Una folgorazione in terra spagnola quindi?
«Già, ma poi nel 2014 tornata in Italia, un po’ sedotta da tutte quelle belle cose che si dicono sulla vita in campagna, mi sono trasferita in un fienile sull’alto appennino pavese, non l’avessi mai fatto un disastro! Ha presente quelle cose che si raccontano sulla semplicità della vita lontano dalla città, sulla bellezza della natura?».
E come no, il desiderio di tutti.
«Ma per piacere, è stato un incubo. Non c’è nulla di idilliaco e così ho iniziato a scrivere ed è uscito il mio primo libro “Fottuta campagna” pubblicato da Fazi Editore al quale poi ha fatto seguito “Storie di matti”».

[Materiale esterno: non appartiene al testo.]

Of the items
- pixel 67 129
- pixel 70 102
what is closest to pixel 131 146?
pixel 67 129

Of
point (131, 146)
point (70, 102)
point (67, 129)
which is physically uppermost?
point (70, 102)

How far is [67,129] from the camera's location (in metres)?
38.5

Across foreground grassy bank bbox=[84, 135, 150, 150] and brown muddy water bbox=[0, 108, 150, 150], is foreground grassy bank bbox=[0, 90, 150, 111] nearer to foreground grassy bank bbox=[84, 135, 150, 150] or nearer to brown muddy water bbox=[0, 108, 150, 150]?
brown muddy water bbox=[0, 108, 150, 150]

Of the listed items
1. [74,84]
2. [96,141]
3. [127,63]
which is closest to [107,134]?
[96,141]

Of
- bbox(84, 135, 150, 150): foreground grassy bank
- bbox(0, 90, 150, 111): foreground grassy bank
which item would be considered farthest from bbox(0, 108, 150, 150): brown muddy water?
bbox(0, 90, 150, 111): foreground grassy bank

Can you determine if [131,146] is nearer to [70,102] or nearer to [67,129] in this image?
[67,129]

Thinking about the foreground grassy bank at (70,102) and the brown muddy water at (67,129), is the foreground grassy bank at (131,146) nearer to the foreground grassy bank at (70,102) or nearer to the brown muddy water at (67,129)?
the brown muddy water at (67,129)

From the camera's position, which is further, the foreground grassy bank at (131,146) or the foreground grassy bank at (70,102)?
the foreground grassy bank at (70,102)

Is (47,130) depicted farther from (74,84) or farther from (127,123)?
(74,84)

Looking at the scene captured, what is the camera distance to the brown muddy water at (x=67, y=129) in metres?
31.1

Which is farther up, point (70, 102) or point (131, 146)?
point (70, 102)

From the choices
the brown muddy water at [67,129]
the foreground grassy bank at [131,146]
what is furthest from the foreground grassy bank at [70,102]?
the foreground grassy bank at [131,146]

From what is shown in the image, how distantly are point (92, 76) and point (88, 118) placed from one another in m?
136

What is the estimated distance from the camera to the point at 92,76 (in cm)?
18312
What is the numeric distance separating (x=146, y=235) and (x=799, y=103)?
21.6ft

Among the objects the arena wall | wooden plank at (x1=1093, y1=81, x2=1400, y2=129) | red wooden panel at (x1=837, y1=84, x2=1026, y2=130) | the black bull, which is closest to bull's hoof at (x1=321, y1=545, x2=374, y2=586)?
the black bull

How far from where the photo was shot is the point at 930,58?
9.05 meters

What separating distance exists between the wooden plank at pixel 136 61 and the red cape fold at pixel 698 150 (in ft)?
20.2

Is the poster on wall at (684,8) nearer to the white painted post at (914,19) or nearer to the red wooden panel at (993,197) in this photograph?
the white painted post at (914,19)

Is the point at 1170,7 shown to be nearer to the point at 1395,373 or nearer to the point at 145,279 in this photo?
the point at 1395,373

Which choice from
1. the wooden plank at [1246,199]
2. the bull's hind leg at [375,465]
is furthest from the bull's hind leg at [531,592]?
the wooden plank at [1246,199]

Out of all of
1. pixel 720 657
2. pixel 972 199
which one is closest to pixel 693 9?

La scrittura del comico non è semplice.
«No, ha ragione, ma è un esercizio molto stimolante, perché è una scrittura che fa del suo stimolo un obiettivo, che è stupire e sconcertare il lettore. Indispettisce come è avvenuto con me con la storia della campagna».
E sul cibo?
«Parlano tutti di cibo senza averne mai provato l’essenza. Ma ci pensa che adesso non abbiamo più menù, ma carte prolisse di descrizioni? Ha presente cosa succede intorno al cibo? Se vivessimo vicino ad allevamenti di polli nessuno ne mangerebbe più!».
Quindi vegani e vegetariani?
«Nient’affatto! Non parlo di questo, ma di sapere cosa facciamo quando ci avviciniamo al cibo. E parto dal lavoro di Michael Pollan, lui sì che può parlarne perché ha fatto tutte le esperienze».